--- What to do ---
Carry on the discussion of the Guardian's Blogger Pro story from its last sentence.

+++ Passage provided +++

The Guardian's story on Blogger Pro covers everything you've heard about in the past week, but gets interesting at the end. "We have a tremendous amount of content flowing through our system, all in these little chunks that are separate from their sites. It should be easy to index and aggregate and present to people in all kinds of different ways." Blogger as the Associated Press of weblog syndication services?
posted by mathowie (9 comments total)

 
i really have no itention to take this thread off-topic... but how come the guardian is always so right-on with their internet news coverage? is it nick denton's influence? is it someone else? seriouslly, i don't know many "mainstream" newspapers out there that cover the online world as well and as close to the frontiers as the guardian. big thumbs up!

+++ Raw data +++

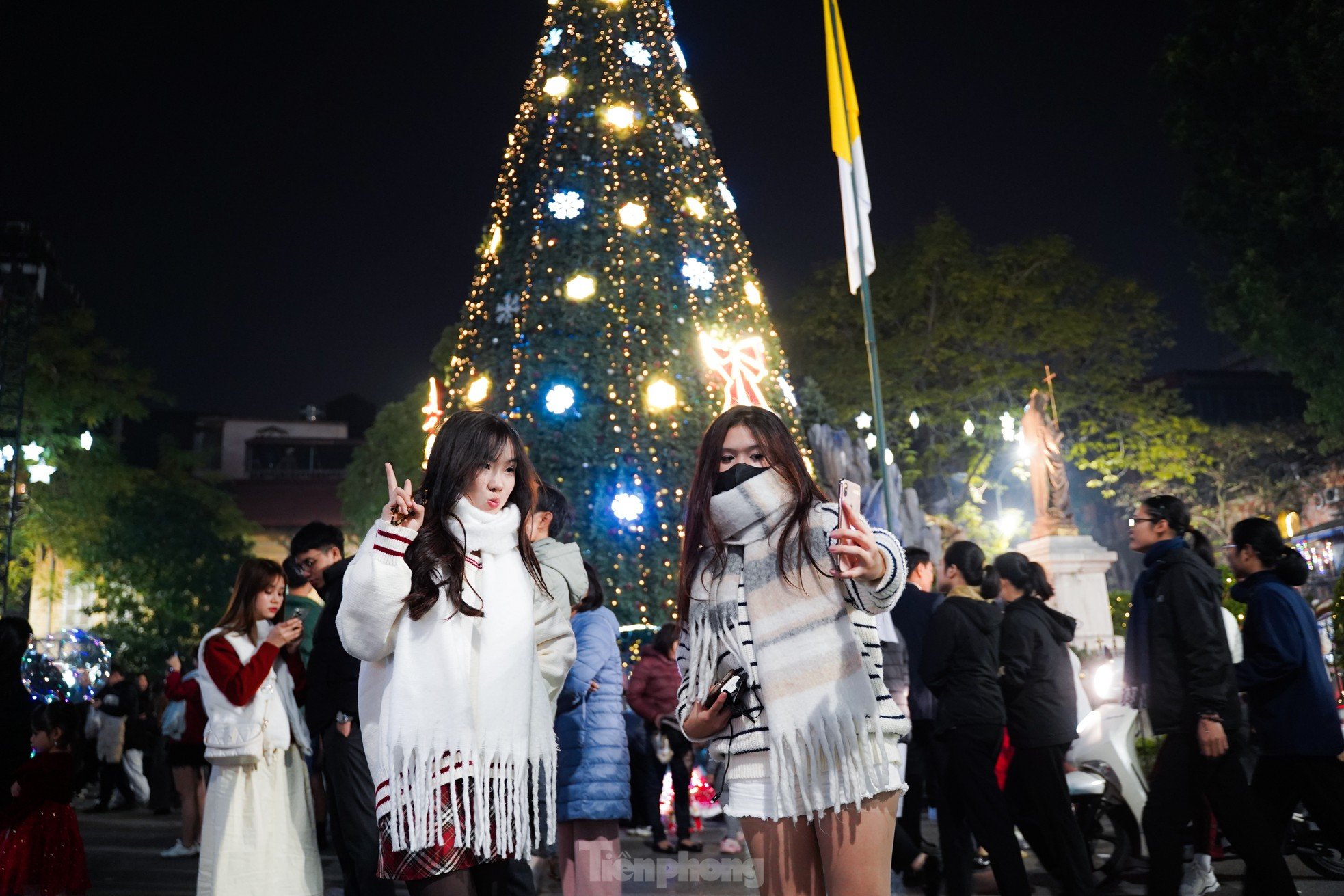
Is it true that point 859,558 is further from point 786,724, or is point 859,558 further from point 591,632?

+++

--- Answer to the exercise ---
posted by HeikoH at 2:35 AM on January 31, 2002


Well, the editor of Guardian Online is Neil McIntosh, who has his own blog about his favourite football team - plus the GU Online team have their own tech blog at onlineblog.com. Neil's a member of the GBlogs mailing list and online community, so part of the reason why they're so right-on is because they're very much a part of the scene they're writing about.
posted by kitschbitch at 4:19 AM on January 31, 2002


Man, can you imagine how much Dave Winer's panties would get in a bunch if someplace like the Guardian were to start using Blogger Pro?
posted by warhol at 4:20 AM on January 31, 2002


Personally, I've always thought the Guardian's coverage of the web was sterling stuff.
posted by blastboy at 8:03 AM on January 31, 2002


This is my favorite quote, "and now Blogger needs to start making some real money." Actually, I think Blogger needed to start making some real money sixteen months ago.
posted by megnut at 9:11 AM on January 31, 2002


I noticed that too, but mostly I was wondering why the title and the rest of the article were spun to make it look like as much of a one man affair ("and a small team," eh) as possible. Also, correct me if I'm wrong, but I thought Jason Shellen was working on (if not for) Blogger with Ev now too.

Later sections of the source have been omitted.